Work item —
Copy every entry exactly as it stands, though any image it holds should stay out of the copy.

Stored records —
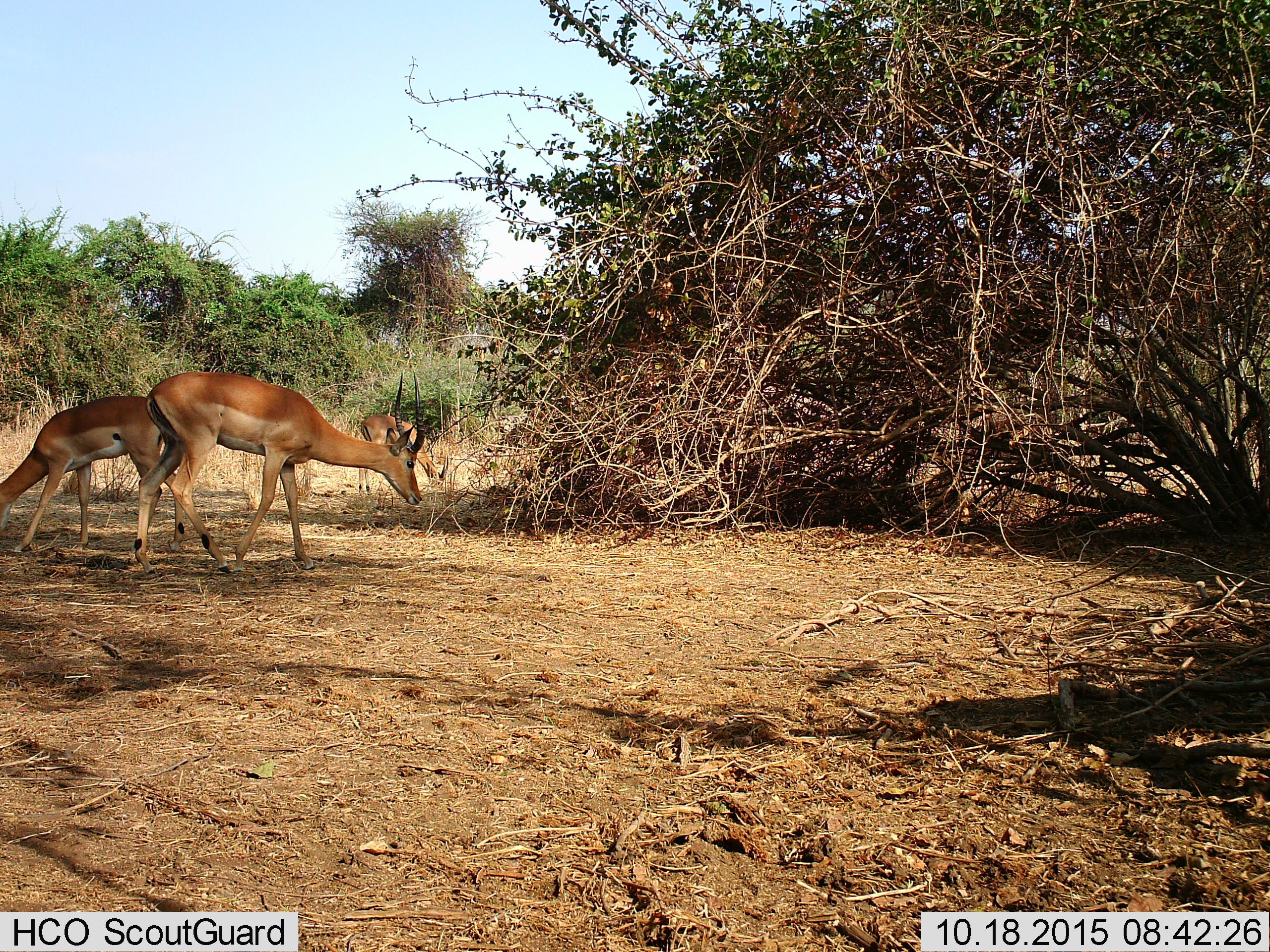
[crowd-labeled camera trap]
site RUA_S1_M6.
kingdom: Animalia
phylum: Chordata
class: Mammalia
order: Artiodactyla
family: Bovidae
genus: Aepyceros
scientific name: Aepyceros melampus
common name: impala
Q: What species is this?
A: Impala (Aepyceros melampus).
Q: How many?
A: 3.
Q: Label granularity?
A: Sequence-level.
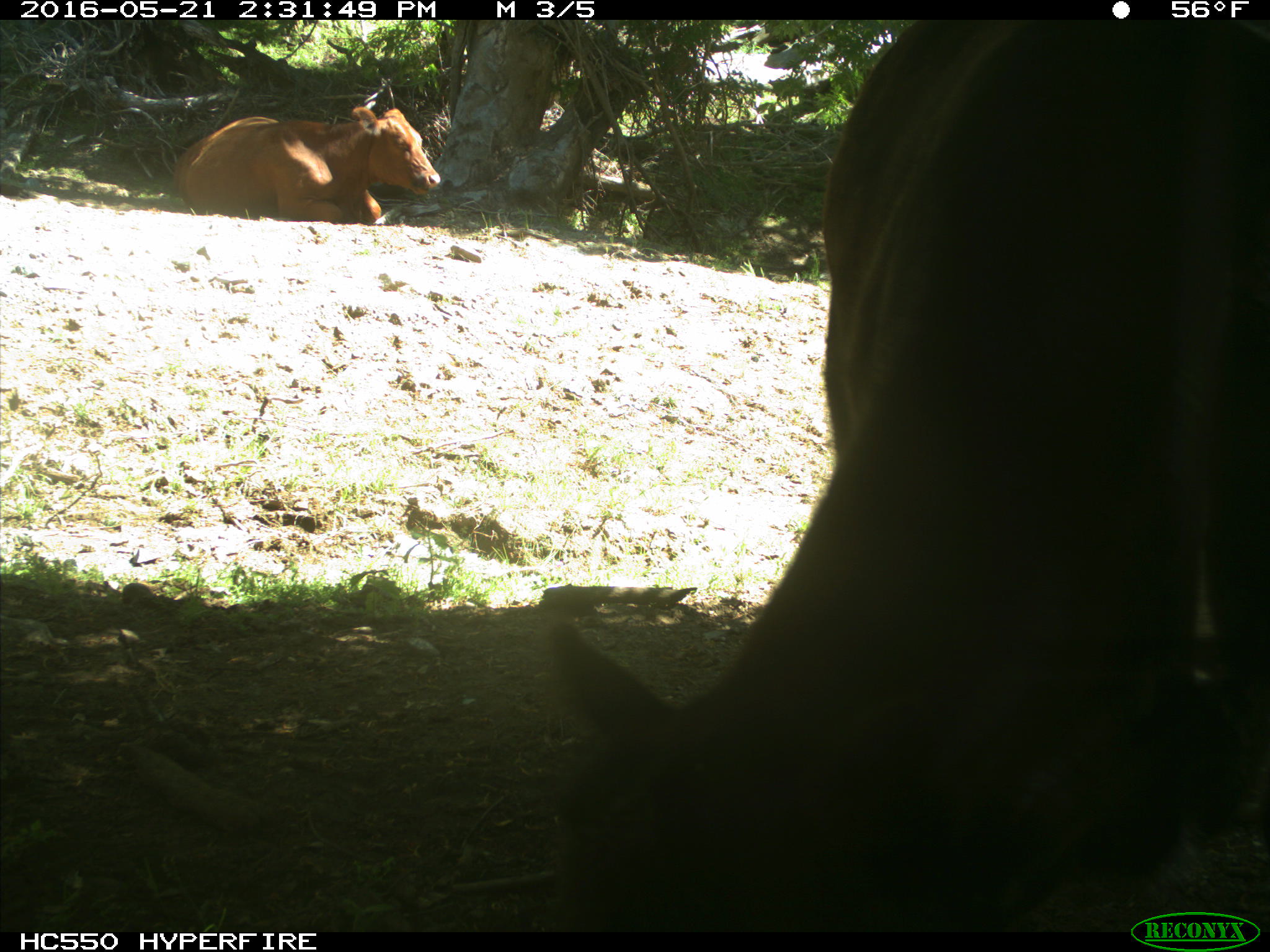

Problem solution —
[crowd-labeled camera trap]
site RUA_S1_M6.
kingdom: Animalia
phylum: Chordata
class: Mammalia
order: Artiodactyla
family: Bovidae
genus: Aepyceros
scientific name: Aepyceros melampus
common name: impala
Q: What species is this?
A: Impala (Aepyceros melampus).
Q: How many?
A: 3.
Q: Label granularity?
A: Sequence-level.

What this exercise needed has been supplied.